Pour reprendre l’ascendant, il faudra du temps et il faudra un investissement important dans la gouvernance de la sécurité, mais aussi dans la gouvernance politique, sociale et économique. Il faudra une réelle stratégie globale qui s’inscrira forcément sur le moyen et le long terme.
Les attentes populaires sont plus que jamais élevées. L’opinion burkinabè, contrairement au cas malien, garde encore toute son influence sur le champ politique. La capacité des tenants actuels du pouvoir à créer un vrai consensus politique autour de leurs actions sera à cet égard déterminant.
Le Burkina était le moins acculé par la Communauté économique des Etats de l’Afrique de l’Ouest (Cédéao) parmi les trois pays ayant récemment connu des coups d’État. Avec le renversement du lieutenant-colonel Damiba, la donne peut-elle changer ?
La Cédéao, tout en restant fidèle à son principe de condamnation des prises de pouvoir par la force, a qualifié dans son communiqué d’inopportun ce nouveau coup d’État au Burkina. Son communiqué garde une tonalité menaçante à l’endroit des nouveaux tenants du pouvoir, notamment sur l’éventualité du non-respect du calendrier des deux ans de transition déjà conclu. L’attitude de la Cédéao pourrait en effet changer par rapport à un pays qu’elle considérait jusqu’à présent comme le bon élève en comparaison avec le Mali et la Guinée.

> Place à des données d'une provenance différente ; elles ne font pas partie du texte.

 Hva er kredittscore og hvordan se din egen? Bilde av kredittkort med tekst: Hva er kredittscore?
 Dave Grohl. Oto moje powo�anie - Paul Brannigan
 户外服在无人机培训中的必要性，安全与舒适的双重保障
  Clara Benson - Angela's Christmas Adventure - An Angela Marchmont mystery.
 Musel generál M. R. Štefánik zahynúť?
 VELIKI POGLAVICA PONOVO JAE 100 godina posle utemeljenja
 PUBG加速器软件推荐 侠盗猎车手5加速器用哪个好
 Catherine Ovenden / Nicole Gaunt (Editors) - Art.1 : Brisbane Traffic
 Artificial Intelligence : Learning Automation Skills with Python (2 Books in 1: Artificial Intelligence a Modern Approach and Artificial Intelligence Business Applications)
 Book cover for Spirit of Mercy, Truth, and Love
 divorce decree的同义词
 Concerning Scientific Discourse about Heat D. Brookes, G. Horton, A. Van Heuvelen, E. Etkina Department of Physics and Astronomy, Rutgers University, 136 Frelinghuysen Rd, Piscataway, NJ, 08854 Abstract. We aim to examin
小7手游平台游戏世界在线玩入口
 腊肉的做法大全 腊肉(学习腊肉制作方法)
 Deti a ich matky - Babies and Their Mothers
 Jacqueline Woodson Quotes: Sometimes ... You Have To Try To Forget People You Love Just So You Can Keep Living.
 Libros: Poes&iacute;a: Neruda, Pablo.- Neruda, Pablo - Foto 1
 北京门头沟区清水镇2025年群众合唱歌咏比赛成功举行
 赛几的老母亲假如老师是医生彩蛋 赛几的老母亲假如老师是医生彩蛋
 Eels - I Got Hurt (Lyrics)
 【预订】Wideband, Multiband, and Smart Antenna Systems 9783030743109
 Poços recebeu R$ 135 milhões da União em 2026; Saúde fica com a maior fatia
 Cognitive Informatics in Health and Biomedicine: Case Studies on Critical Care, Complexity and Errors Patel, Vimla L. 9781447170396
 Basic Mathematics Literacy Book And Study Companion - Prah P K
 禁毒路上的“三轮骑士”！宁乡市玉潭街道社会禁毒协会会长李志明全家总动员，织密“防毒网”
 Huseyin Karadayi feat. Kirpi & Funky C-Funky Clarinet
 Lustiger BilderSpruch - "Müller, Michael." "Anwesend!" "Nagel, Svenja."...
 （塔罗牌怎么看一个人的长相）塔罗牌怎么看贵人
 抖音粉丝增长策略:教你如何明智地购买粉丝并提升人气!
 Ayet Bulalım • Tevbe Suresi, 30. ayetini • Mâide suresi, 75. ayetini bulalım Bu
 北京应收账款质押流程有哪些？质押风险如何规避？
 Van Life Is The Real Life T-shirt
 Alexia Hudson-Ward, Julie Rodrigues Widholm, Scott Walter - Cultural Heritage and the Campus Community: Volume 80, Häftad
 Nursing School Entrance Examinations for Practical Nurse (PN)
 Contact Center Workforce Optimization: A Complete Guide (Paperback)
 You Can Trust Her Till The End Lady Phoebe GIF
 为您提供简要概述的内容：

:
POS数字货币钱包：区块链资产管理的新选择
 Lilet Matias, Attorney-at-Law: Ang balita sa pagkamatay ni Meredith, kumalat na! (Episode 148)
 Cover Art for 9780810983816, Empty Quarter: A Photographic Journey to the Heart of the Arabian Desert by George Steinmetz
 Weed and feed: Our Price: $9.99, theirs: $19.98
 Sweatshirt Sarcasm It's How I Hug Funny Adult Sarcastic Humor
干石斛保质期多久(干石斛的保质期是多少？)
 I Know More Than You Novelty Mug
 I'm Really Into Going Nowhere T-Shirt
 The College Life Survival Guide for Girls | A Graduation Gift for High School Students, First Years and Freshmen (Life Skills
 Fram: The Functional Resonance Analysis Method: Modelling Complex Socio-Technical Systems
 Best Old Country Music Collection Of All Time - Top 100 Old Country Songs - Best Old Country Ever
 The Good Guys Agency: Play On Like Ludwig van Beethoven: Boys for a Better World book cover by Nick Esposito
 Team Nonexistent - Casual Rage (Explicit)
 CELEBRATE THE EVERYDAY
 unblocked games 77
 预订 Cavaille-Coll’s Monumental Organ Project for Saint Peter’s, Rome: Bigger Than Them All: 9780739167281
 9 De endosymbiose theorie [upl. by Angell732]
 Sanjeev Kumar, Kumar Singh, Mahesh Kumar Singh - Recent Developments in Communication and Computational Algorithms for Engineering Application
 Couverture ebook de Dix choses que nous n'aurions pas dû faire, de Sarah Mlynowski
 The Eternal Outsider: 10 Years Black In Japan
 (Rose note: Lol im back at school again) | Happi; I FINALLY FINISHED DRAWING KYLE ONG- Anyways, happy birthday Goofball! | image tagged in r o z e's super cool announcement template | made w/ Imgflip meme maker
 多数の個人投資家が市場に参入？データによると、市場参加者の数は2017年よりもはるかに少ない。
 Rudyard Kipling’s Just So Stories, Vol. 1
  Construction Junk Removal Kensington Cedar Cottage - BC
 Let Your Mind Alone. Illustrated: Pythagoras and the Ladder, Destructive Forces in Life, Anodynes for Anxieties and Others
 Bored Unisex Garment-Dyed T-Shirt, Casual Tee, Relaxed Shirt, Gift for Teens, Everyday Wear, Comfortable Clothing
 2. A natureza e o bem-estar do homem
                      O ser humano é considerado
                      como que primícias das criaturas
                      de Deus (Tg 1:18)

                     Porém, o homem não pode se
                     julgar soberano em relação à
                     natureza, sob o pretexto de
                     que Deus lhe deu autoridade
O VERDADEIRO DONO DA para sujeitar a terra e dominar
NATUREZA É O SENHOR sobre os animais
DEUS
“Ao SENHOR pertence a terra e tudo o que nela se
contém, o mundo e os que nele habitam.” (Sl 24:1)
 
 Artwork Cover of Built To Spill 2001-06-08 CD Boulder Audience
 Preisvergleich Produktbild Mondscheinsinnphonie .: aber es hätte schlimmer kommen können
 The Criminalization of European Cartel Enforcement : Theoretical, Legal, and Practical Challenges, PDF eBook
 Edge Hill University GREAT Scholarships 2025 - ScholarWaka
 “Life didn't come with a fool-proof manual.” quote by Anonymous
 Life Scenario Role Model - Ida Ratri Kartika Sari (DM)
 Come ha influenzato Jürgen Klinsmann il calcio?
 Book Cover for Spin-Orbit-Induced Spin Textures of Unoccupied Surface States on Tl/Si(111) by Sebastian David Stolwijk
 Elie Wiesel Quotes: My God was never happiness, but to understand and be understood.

Toutefois, la Cédéao devra faire preuve de pragmatisme et éviter de s’engager dans une logique de confrontation qui, à l’expérience ces derniers temps, s’est montrée contre-productive. Elle devra au plus vite prendre attache avec les nouvelles autorités pour renégocier le respect des engagements des anciens acteurs.
À quelles répercussions peut-on s’attendre dans la sous-région ?
Le Burkina occupe une place stratégique du fait de sa position géographique en Afrique de l’Ouest. Il est au centre et partage des frontières avec 6 pays de la sous-région (Mali, Niger, Côte d’Ivoire, Ghana, Togo et Bénin). Les développements récents liés à l’expansion des activités des groupes jihadistes dans les pays au Sud des frontières du Burkina (Côte d’Ivoire, Togo et Bénin) indiquent qu’une dégradation de sa situation constituerait une aubaine pour ces groupes. Ces derniers visent clairement à étendre leurs tentacules en Afrique de l’Ouest. La situation au Burkina devrait donc avoir des conséquences dans les pays limitrophes et au-delà. C’est intimement lié.